Two months ago we had a new dive master trainee from Switzerland who stayed 3 months with us and learned a lot about mantas. Here's how Ben lived his manta course :
Which diver hasn’t dreamt of diving with mantas and see them flying around like an alien spaceship? I have the chance to have seen them in different places in the world but never like here, in Raja Ampat. I was amazed by their quantity, their consistant presence at the dive sites and the low number of divers underwater. After diving a first time in Manta Sandy and observing eight mantas doing their show over us, during half an hour, I didn’t think it could be any better. But it did! Thanks to the manta ecology speciality course offered by Soul Scuba divers.
Mantas are amazing animals whose elegance, size and motion are enough to blow any human’s mind. However, they become even more interesting when you start to get to know them better, by learning about their anatomy, behavior and habitat. I first started with a theoretical course given by Annie, the fascinating and passionate Finnish instructor of Soul Scuba divers. She has been diving with mantas and studying them for years. She cannot hide her excitement when she observes something new about them or when a new study is released. After this introduction, we went on a field trip to Manta Ridge, close to Arborek Island. This time, I had my slate and some key points I wanted to observe. We were lucky, as eleven of them showed up on this dive! It seemed they knew we came with new eyes and that this time we wanted to have a deeper connection with them. I took notes of their specie, sex and pregnancy. I also observed their behavior, the communication between each other, with the cleaning fishes and even with the divers. I look at any other interesting signs and took pictures of their bellies and backs. With the additional knowledge I had, thank to the speciality course, I looked at them with a totally new perspective and I came out of this dive with even more stars in my eyes than after the first one. During the surface interval, we did an extensive debriefing with Annie and shared our observations with the other divers that were also very happy to learn some additional knowledge on these animals. Last but not least, once we came back on Kri Island, I sorted my pictures and we uploaded them on a manta’s belly recognition website that allows scientists to follow, study and get to know them better.

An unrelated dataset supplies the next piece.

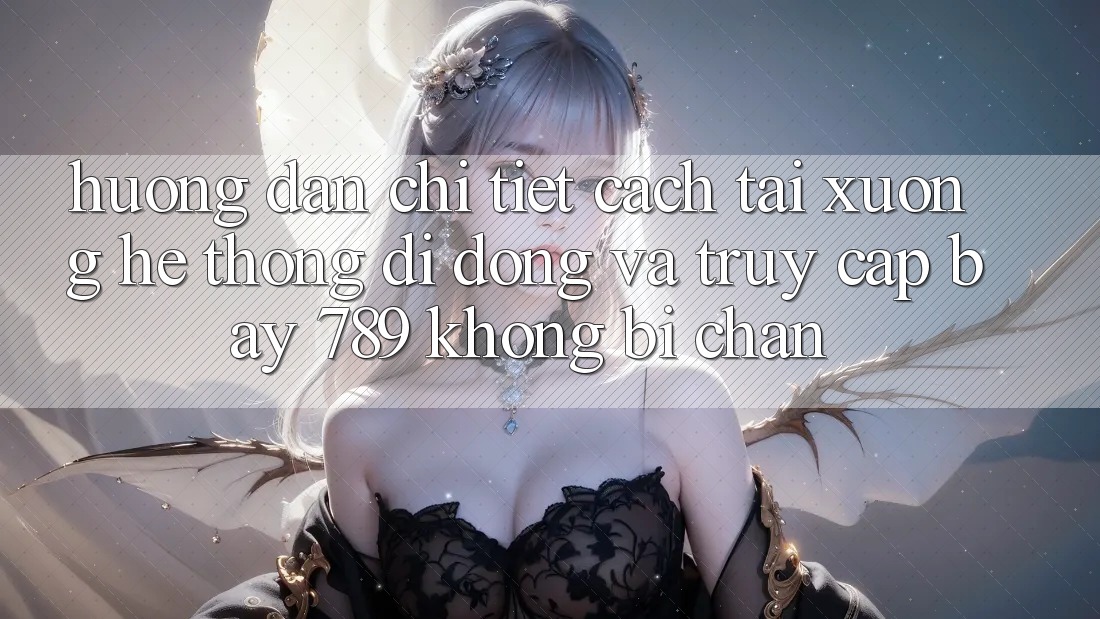 Hướng dẫn chi tiết cách tải xuống hệ thống di động và truy cập bay 789 không bị chặn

When we dive, we are entering the underwater world as guests and it is very rewarding to do it with a humble and learning attitude. By doing this first step towards its inhabitants we are getting to know each other better and the diving becomes even more enjoyable. This experience made me now want to do similar courses for every species I am encountering underwater! I can only encourage every divers to take this speciality course and what a better place to do it than Raja Ampat, with Soul Scuba divers?